This spectacular territory of grottoes, cliffs, and turquoise waters is breathtaking.
Lakones. The village, built on the steep mountain behind the Paleokastritsa Monastery, looks rather forbidding, but tourists flock there for the view. Kaiser Wilhelm was among many famous people who would make the ascent to enjoy the magnificent panorama of Paleokastritsa's coves from the cafés at Bella Vista, just beyond the village. From nearby Krini you can climb up to the ruins of the 13th-century Angelokastro, a fortress built by a despot of Epirus during his brief rule over Corfu. On many occasions during the medieval period the fort sheltered Corfiots from attack by Turkish invaders. Look for the chapel and caves, which served as sanctuaries and hiding places. 5 km (3 miles) northeast of Paleokastritsa.
Paleokastritsa Monastery. This 17th-century structure is built on the site of an earlier monastery, among terraced gardens overlooking the Ionian sea. Its treasure is a 12th-century icon of the Virgin Mary, and there's a small museum with some other early icons. Note the Tree of Life motif on the ceiling. Be sure to visit the inner courtyard (go through the church), built on the edge of the cliff and looking down a precipitous cliff to the placid green coves and coastline to the south. There's a small gift shop on the premises. On northern headland.
Corfu Town has myriad tiny shops. For traditional goods, head for the narrow streets of the Campiello where olive wood, ceramics, lace, jewelry, and wine shops abound. Kumquat liqueur is a specialty of the island.
Glyfada. The large, golden beaches at Glyfada are the most famous on the island. Though the sands are inevitably packed with sunbathers, it remains one of the hottest hot spots in Corfu. Sun beds, umbrellas, and water-sports equipment is available for rent and there are several tourist resorts. 2 km [1 mile] south of Pelekas, Pelekas.

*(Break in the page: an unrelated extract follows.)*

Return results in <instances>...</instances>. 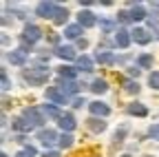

Pelekas. The beach at Pelekas has soft, golden sand and clear water but is developed and tends to be crowded. The huge Aquis Pelekas Beach Hotel resort complex rises up behind it, and Pelekas village is popular with summer tourists. Depending on time of year and demand, there is sometimes a free shuttle service between Pelekas Village and the beach (which is a long and steep walk otherwise).